---------- VORGEGEBENER TEXT
Die einen denken an ein glibberiges Unterfangen, die anderen an Genuss pur. Wenn es um Austern geht, dann scheiden sich die Geister. Eines steht fest: Teuer sind die „Königinnen unter den Muscheln“ hierzulande in den meisten Fällen. Warum das so ist und was Sie sonst bislang noch nicht über die Austern wussten, verraten wir Ihnen hier.

Sie sitzen um einen runden Tisch versammelt, in der Linken die handtellergroße Muschel, in der Rechten die Austerngabel. „Eindeutig eine gurkige Note“, sagt einer der Anwesenden, „und etwas Metallisches schmeckt man auch heraus“. Eine Austernprobe ist etwas für die Kenner unter den Muschelfreunden. Ähnlich einer Weinprobe versucht der versierte Austern-Fachmann die Nuancen im Geschmack unterschiedlicher Austern herauszuschmecken. Je nach Herkunft, Wachstumsbedingungen und Veredelung schmecken die Muscheln nämlich tatsächlich deutlich unterschiedlich.

Die Familie der Austern

Die Austernarten gehören zur Familie Ostreidae. Darunter ist die wichtigste Art die Pazifische (Felsen-) Auster sowie für uns in Europa die Europäische Auster. Letztere ist äußerst selten und wird entsprechend hochpreisig gehandelt. An deutschen Küsten ist die Europäische Auster schon seit längerem ausgestorben. Stattdessen versucht man sich hierzulande an der Zucht der Pazifischen Auster. Diese erhält man unter der Handelsbezeichnung Sylter Royal. Auf Französisch nennt man die Pazifischen Austern übrigens „les creuses“ – in Abgrenzung zu „les plates“. Die „flachen Austern“ bezeichnen die Europäische Auster.
--------------------
---------- BEREITGESTELLTES MATERIAL
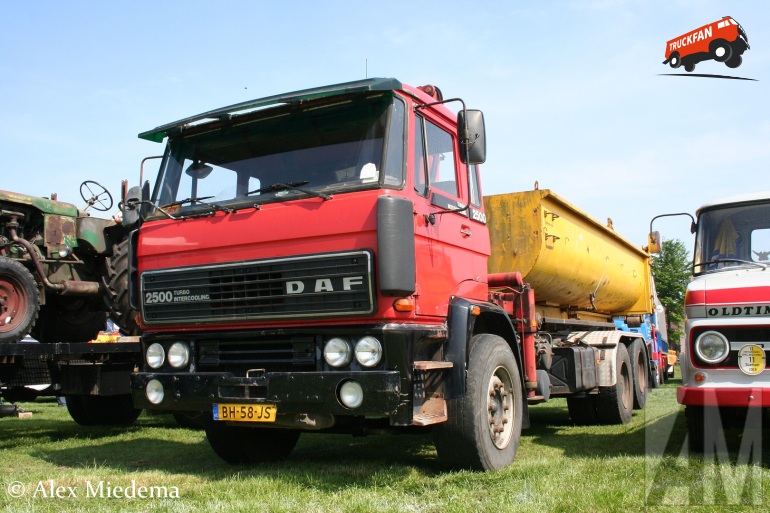 Daewoo daf 700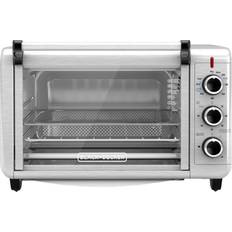 Downwards Ovens Black & Decker TO3215SS Stainless Steel
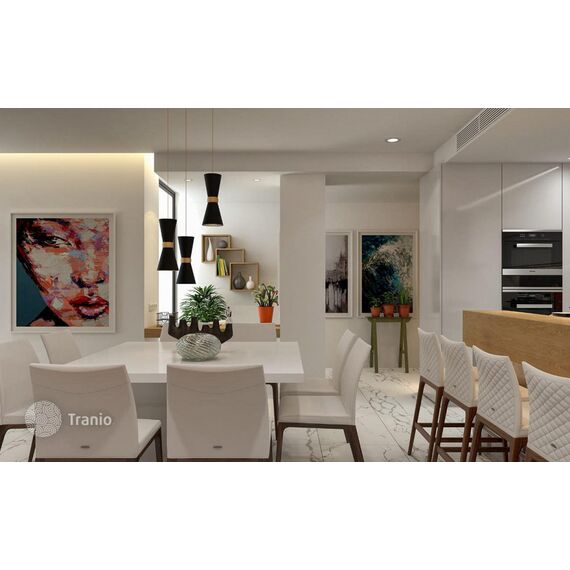 Квартира 3-комнатная 2+1 в Гермасойя площадь 156м² 3 этаж, изображение 3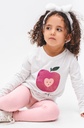 10121 Playera de niña (15C2)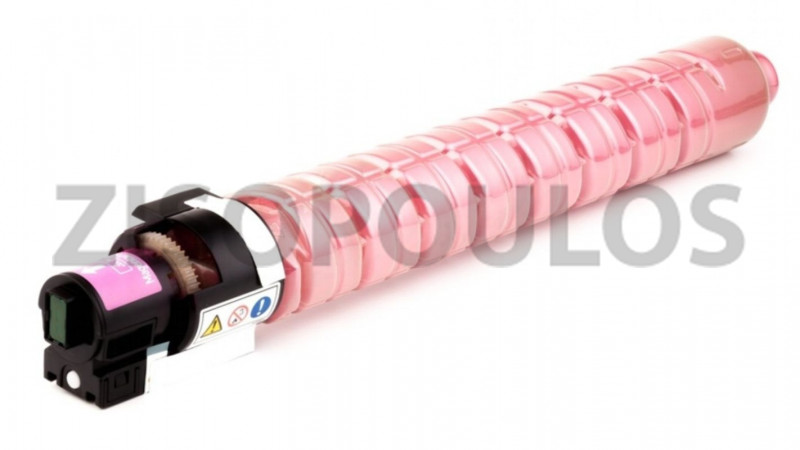 RICOH ΣΥΜΒΑΤΟ TONER MPC 406 MAGENTA 842097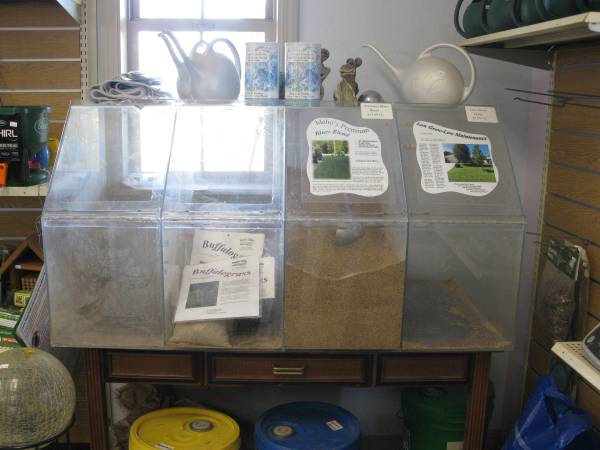 Retail Seed Bin 100.00 1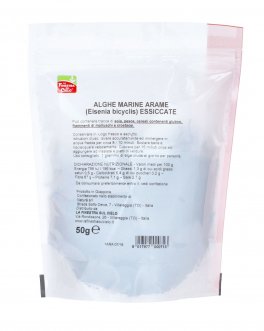 Alghe Marine Arame - 2
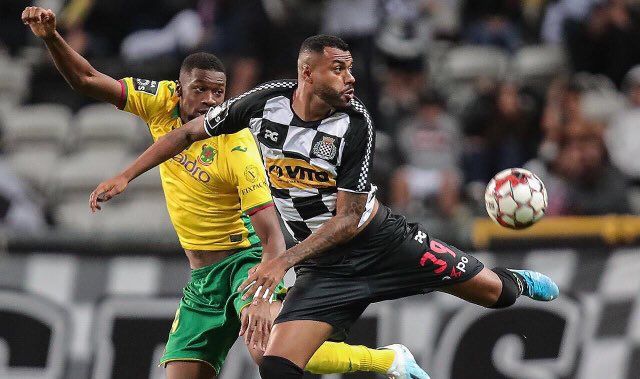 من المباراة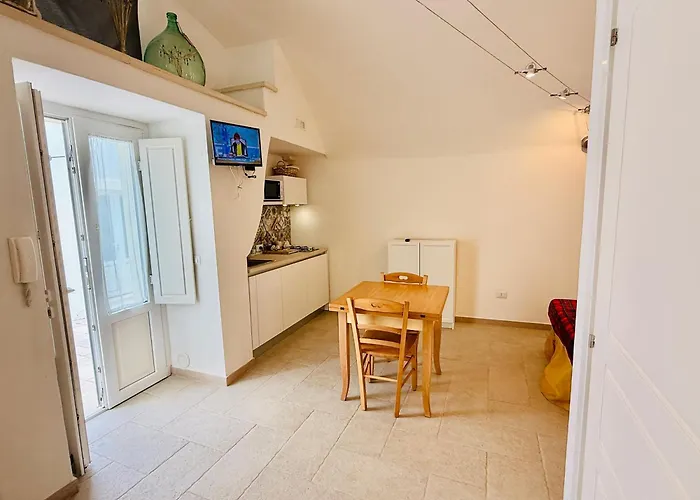 Aparthotel Corte Scarcia 3*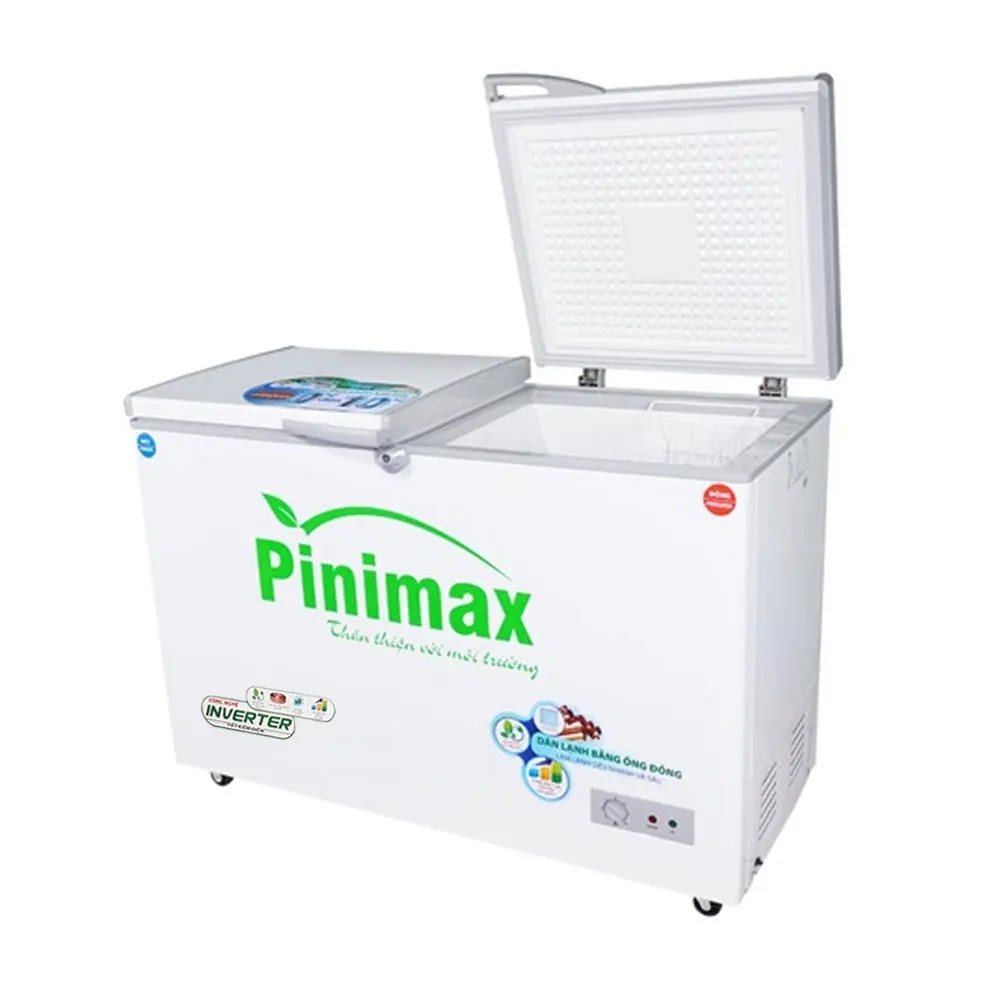 Tủ đông Pinimax PNM-39W4KD 390 lít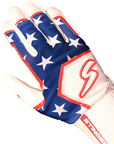 Winder Series Batting Gloves - 'Merica USA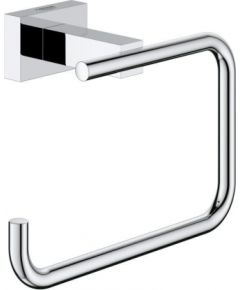 Grohe tualetes papīra turētājs Essentials Cube, hroms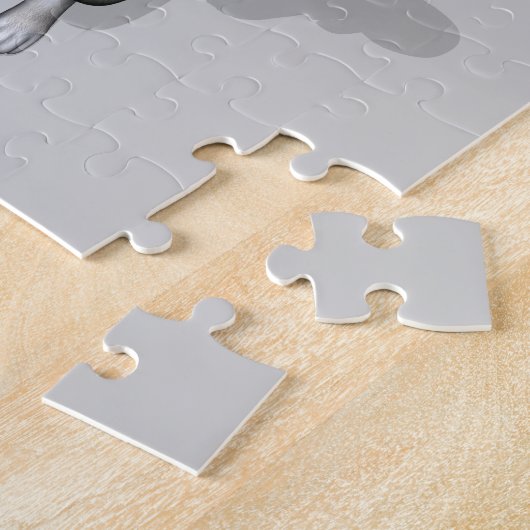 Boxer Cat Legpuzzel (Zijkant)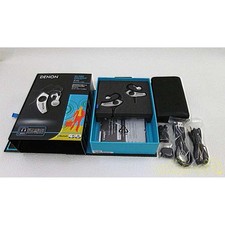 Denon AH-W200EM Wireless Headphones Used Japan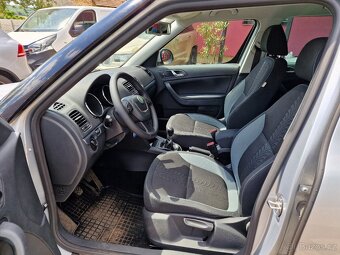 ŠKODA YETI 2,0TDI 81KW ADVENTURE - 7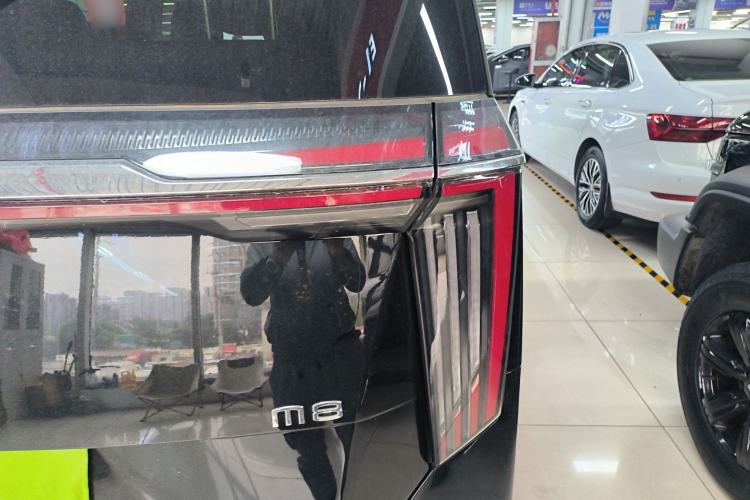 Used GAC Trumpchi M8 2024 Master Series 400T Prestige Edition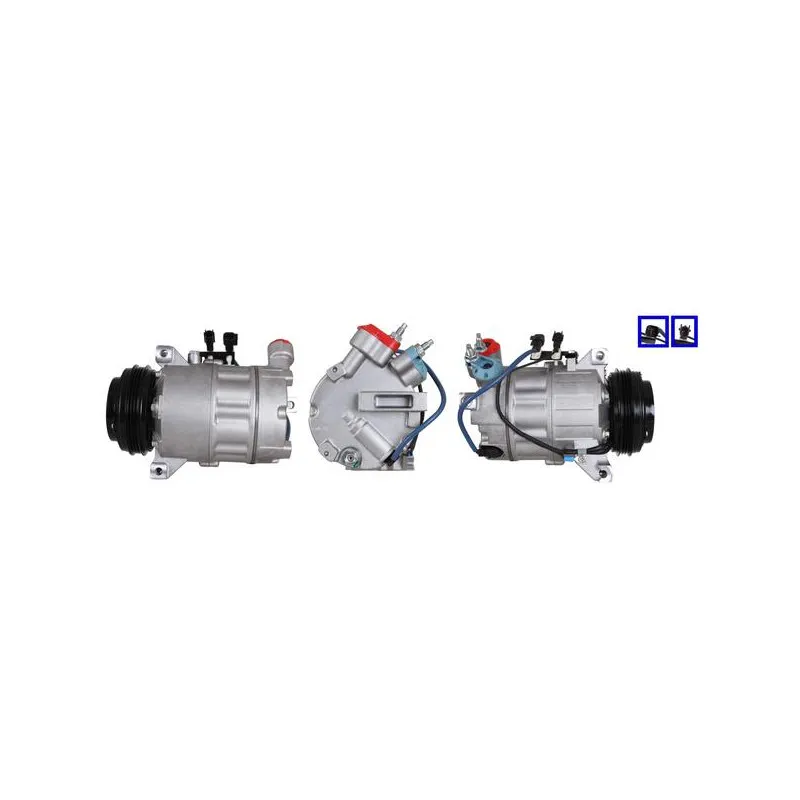 Compresseur, climatisation LUCAS ACP01385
--------------------
**AUFGABE A:**
Beantworte zum Text über Austern kurz diese Fragen:
(i) Zu welcher Familie gehören die Austernarten?
(ii) Unter welcher Handelsbezeichnung erhält man die Pazifische Auster aus deutscher Zucht?
(iii) Womit wird eine Austernprobe verglichen?
**AUFGABE B:** Schreib den Abschnitt aus dem Text über Austern neu, beginnend mit „Die einen denken“ und weiter bis „tatsächlich deutlich unterschiedlich.“, und tausche dabei „Austerngabel“ gegen „Muschelgabel“.
Die Zeilen spielen hierfür keine Rolle.

**ANTWORT A:**
(i) Zur Familie Ostreidae.
(ii) Unter der Bezeichnung Sylter Royal.
(iii) Mit einer Weinprobe.

**ANTWORT B:**
Die einen denken an ein glibberiges Unterfangen, die anderen an Genuss pur. Wenn es um Austern geht, dann scheiden sich die Geister. Eines steht fest: Teuer sind die „Königinnen unter den Muscheln“ hierzulande in den meisten Fällen. Warum das so ist und was Sie sonst bislang noch nicht über die Austern wussten, verraten wir Ihnen hier.

Sie sitzen um einen runden Tisch versammelt, in der Linken die handtellergroße Muschel, in der Rechten die Muschelgabel. „Eindeutig eine gurkige Note“, sagt einer der Anwesenden, „und etwas Metallisches schmeckt man auch heraus“. Eine Austernprobe ist etwas für die Kenner unter den Muschelfreunden. Ähnlich einer Weinprobe versucht der versierte Austern-Fachmann die Nuancen im Geschmack unterschiedlicher Austern herauszuschmecken. Je nach Herkunft, Wachstumsbedingungen und Veredelung schmecken die Muscheln nämlich tatsächlich deutlich unterschiedlich.